East Africa and Yemen: After some five years of effort, a combination of African Union forces, Somali groups, US-operated drones and Special Forces has resulted in some improvement in security in Mogadishu and some parts of central Somalia. This improvement may be sustained, but it will take some years to extend it to the rest of the country. Moreover, those areas of Somalia that experience radical Islamist influence continue to connect with other zones of conflict, with indications that Boko Haram paramilitaries have established connections.
Meanwhile, significant developments in neighbouring East African countries include an unexpected undercurrent of Islamist influence further south. The main locations so far have been the Kenyan port city of Mombasa, together with Dar es Salaam on the Tanzanian coast and the island of Zanzibar.
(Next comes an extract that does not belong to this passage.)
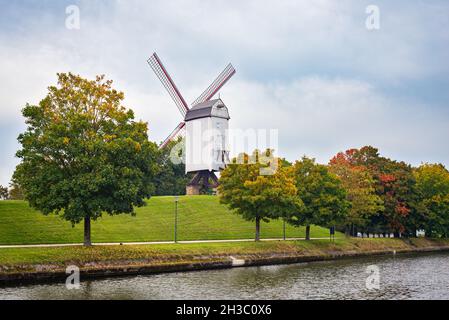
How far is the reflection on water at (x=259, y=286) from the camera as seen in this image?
3225 cm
In all three cases, Islamist elements are building on perceptions of marginalisation to increase their influence.
In October, an Islamic cleric supposed to have links with Somali Islamists was murdered, and the Kenyan Government has used force to control a secessionist group, the Mombasa Republican Council, which has campaigned against coastal economic marginalisation. In the same month, Dar es Salaam experienced rioting and the looting of churches, with the government responding by arresting a local Islamic cleric. Zanzibar has experienced more sustained unrest, with radical Islamic leaders building support for separation from the Tanzanian state, based not least on the historical memory of Zanzibar as a largely separate territory prior to Tanganyika’s independence in 1961.
The Wider Picture
The individual developments along the East African coast have not merged into any kind of sustained and coherent radical Islamist movement, but they all feed on perceptions of marginalisation and consequent resentment with, in Kenya’s case, anger at sustained corruption. While it is therefore unwise to talk of a new “front” for radical Islam as part of an al-Qaida re-awakening, the conditions exist for movements to develop rapidly and unexpectedly. This connects with the underlying factors that enable Boko Haram in Nigeria to maintain its support – relative marginalisation combined with determined suppression by security forces.
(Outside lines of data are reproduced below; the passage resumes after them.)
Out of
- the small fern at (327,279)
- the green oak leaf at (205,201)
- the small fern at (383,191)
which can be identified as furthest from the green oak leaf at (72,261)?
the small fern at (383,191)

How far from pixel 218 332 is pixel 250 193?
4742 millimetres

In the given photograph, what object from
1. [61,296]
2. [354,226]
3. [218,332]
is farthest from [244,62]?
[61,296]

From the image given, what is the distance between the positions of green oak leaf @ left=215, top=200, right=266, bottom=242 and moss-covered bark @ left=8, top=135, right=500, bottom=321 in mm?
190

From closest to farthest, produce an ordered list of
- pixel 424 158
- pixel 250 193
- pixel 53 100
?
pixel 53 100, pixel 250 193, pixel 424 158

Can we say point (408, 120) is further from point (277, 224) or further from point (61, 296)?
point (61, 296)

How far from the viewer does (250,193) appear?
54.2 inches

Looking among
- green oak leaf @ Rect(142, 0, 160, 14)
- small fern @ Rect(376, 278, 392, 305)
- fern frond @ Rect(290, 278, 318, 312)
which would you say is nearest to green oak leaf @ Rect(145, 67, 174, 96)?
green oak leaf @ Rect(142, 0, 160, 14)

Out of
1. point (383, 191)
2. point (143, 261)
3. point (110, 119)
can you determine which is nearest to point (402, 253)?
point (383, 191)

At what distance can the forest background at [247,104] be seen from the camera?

Radical Islamist movements do not yet have transcontinental coherence across northern Africa, yet they form part of a phenomenon that is essentially a post-9/11 development and is increasing in intensity and geographical distribution. There appear to be many informal linkages, made far easier by modern communications and new social media, and they therefore connect informally with developments across the Middle East and South West Asia. While it is wise to retain a degree of caution, we may be seeing the further evolution of the al-Qaida idea, even as it retrenches in North West Pakistan.
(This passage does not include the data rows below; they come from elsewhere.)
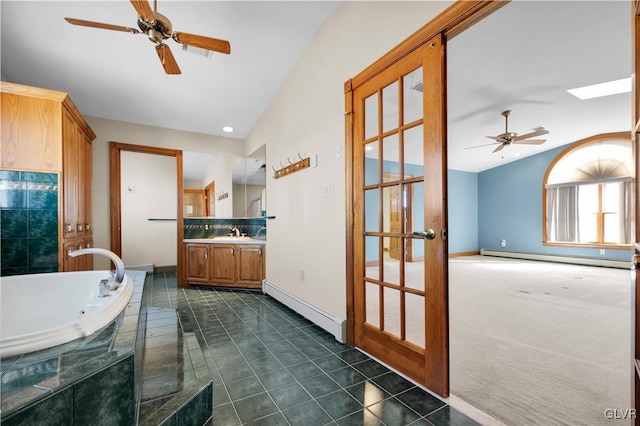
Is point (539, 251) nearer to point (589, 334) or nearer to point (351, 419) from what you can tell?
point (589, 334)

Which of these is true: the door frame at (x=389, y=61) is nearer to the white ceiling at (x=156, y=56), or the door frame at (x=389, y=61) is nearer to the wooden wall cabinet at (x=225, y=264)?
the white ceiling at (x=156, y=56)

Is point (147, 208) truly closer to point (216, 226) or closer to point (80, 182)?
point (216, 226)

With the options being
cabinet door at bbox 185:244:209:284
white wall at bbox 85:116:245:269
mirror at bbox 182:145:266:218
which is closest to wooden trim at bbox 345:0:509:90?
mirror at bbox 182:145:266:218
There are two significant policy implications that stem from this analysis.
- Repression of Islamist groups, whether in Nigeria, other western African states, Kenya or Tanzania, may prove to be deeply counterproductive, if underlying perceptions of marginalisation are not addressed.
- Military intervention in Mali should be avoided. It will inevitably involve western military units and this will enable Islamist propagandists to concentrate more on their message of repression of Islam by outside forces. The old concept of “the far enemy” of the early 2000s could well get a new and unifying lease of life.